The ultimate goal of quantum computing is to build a fault-tolerant quantum computer (FTQC), where the number of qubits is sufficiently large and the error rate is satisfactorily low, such that quantum algorithms concatenating quantum error correction can outperform classical computers on certain computing tasks. In the middle way towards FTQC, there is an era of intermediate-scale quantum computing (NISQ) where error correction fails due to the error threshold and insufficient number of qubits. However, it is believed that NISQ devices can perform computations with practical uses and quantum advantage on NISQ devices have already been experimentally demonstrated. To make NISQ devices being useful, attempts in several aspects have been making, such as short-depth quantum algorithms, encoding a quantum simulation problem with smaller number of qubits and quantum error mitigation etc. In this talk, the author focuses on error mitigation. In a nutshell, error mitigation performs computations on variant circuits and then use post process to estimate the computation result with a relative low error. The post process can be either coherent such as that in virtual distillation, or classical such as those in error extrapolation, probabilistic error cancellation (PEC) and subspace expansion.

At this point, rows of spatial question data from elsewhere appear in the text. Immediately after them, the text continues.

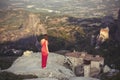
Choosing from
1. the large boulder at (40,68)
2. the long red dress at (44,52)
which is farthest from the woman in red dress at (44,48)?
the large boulder at (40,68)

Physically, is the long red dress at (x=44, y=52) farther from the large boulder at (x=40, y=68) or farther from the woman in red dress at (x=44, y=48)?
the large boulder at (x=40, y=68)

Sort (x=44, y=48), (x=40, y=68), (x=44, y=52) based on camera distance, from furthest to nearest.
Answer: (x=40, y=68)
(x=44, y=52)
(x=44, y=48)

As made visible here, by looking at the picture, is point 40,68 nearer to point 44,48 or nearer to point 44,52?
point 44,52

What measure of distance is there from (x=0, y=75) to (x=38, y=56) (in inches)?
349

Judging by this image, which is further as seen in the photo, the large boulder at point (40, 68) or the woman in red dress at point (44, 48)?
the large boulder at point (40, 68)

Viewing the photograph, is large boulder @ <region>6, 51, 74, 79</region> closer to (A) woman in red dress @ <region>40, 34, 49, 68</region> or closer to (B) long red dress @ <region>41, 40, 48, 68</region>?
(B) long red dress @ <region>41, 40, 48, 68</region>

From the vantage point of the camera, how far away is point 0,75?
2719cm

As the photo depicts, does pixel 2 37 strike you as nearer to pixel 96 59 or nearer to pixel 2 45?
pixel 2 45

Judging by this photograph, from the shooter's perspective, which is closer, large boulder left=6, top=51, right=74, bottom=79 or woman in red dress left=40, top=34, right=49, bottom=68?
woman in red dress left=40, top=34, right=49, bottom=68

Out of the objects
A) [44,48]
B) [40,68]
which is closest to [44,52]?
[44,48]

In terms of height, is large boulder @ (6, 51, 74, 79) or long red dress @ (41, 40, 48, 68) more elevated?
long red dress @ (41, 40, 48, 68)

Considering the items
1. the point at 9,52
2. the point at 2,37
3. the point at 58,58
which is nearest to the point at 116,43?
the point at 9,52

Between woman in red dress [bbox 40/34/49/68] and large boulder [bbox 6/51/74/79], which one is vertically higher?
woman in red dress [bbox 40/34/49/68]

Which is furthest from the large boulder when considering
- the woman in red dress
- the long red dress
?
the woman in red dress
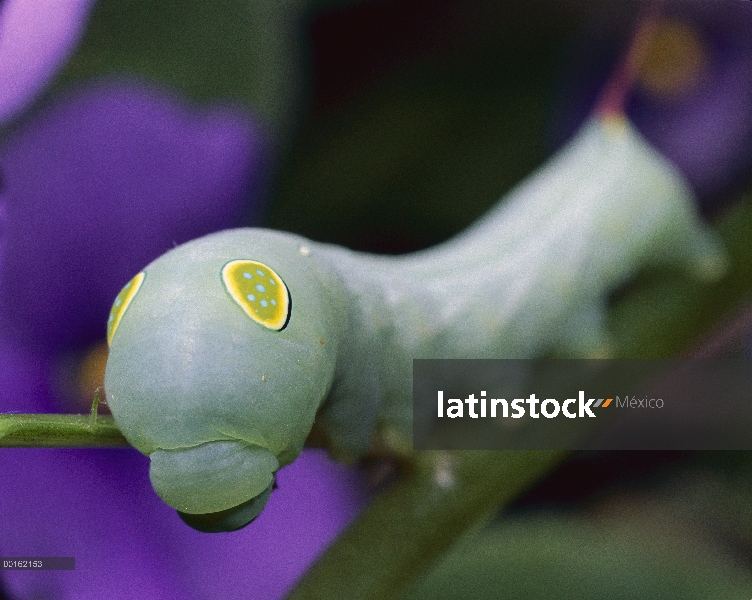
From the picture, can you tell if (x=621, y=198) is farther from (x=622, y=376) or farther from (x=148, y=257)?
(x=148, y=257)

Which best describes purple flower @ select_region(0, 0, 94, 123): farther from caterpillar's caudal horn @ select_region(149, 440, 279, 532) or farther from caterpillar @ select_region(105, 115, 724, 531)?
caterpillar's caudal horn @ select_region(149, 440, 279, 532)

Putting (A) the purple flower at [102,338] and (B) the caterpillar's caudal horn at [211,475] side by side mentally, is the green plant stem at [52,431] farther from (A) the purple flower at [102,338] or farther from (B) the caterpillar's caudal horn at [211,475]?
(A) the purple flower at [102,338]

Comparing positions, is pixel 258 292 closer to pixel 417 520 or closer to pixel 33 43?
pixel 417 520

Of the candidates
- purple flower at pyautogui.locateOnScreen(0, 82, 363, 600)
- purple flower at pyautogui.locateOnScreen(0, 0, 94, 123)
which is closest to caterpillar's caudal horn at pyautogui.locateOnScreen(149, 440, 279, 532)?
purple flower at pyautogui.locateOnScreen(0, 82, 363, 600)

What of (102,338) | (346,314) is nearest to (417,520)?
(346,314)

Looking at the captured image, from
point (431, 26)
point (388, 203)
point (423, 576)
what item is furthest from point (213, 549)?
point (431, 26)

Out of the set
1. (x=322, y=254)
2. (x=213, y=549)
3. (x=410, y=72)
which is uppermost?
(x=410, y=72)
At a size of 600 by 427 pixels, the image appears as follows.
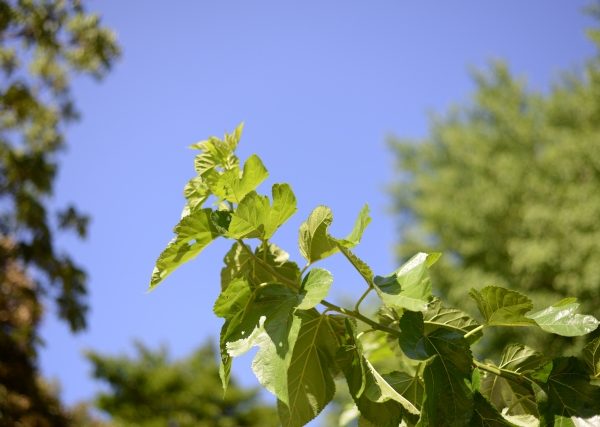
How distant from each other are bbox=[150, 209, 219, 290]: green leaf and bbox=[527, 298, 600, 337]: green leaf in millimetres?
342

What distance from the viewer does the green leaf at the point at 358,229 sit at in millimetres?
564

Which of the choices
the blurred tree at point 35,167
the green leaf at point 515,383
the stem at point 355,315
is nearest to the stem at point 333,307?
the stem at point 355,315

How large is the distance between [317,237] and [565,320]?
0.86 ft

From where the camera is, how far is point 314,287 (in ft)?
1.67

Learning-based quantum error mitigation can extend the feasibility of PEC to large quantum circuits with correlated errors. Conventional PEC obtains the quasi-probability according to the result of gate-set tomography whose resource cost is unacceptable in large quantum circuit. In Learning-based PEC, we represent the quasi-probability with efficient ansatzes and train them to the optimal. The training data is obtained by substituting general unitary gates with Clifford gates. Our demonstration shows the advantage of learning-based PEC in efficacy and accuracy. Generally, the methodology of optimization can be concatenated with kinds of error mitigation strategies and improve their performance. More importantly, for a quantum circuit with O(N) gates prone to errors, the bias after optimized error mitigation is reduce by a large factor of O(\sqrt N), which indicate the scalability of error mitigation.
Dayue Qin (秦大粤) graduated and received his bachelor degree from school of physics and technology, Wuhan University in 2018. Since then, he is a PhD candidate of Ying Li’s group at graduate School of China Academy of Engineering physics. His academic researches embodied in quantum error mitigation and interests in the aspect of applications of near future quantum hardware.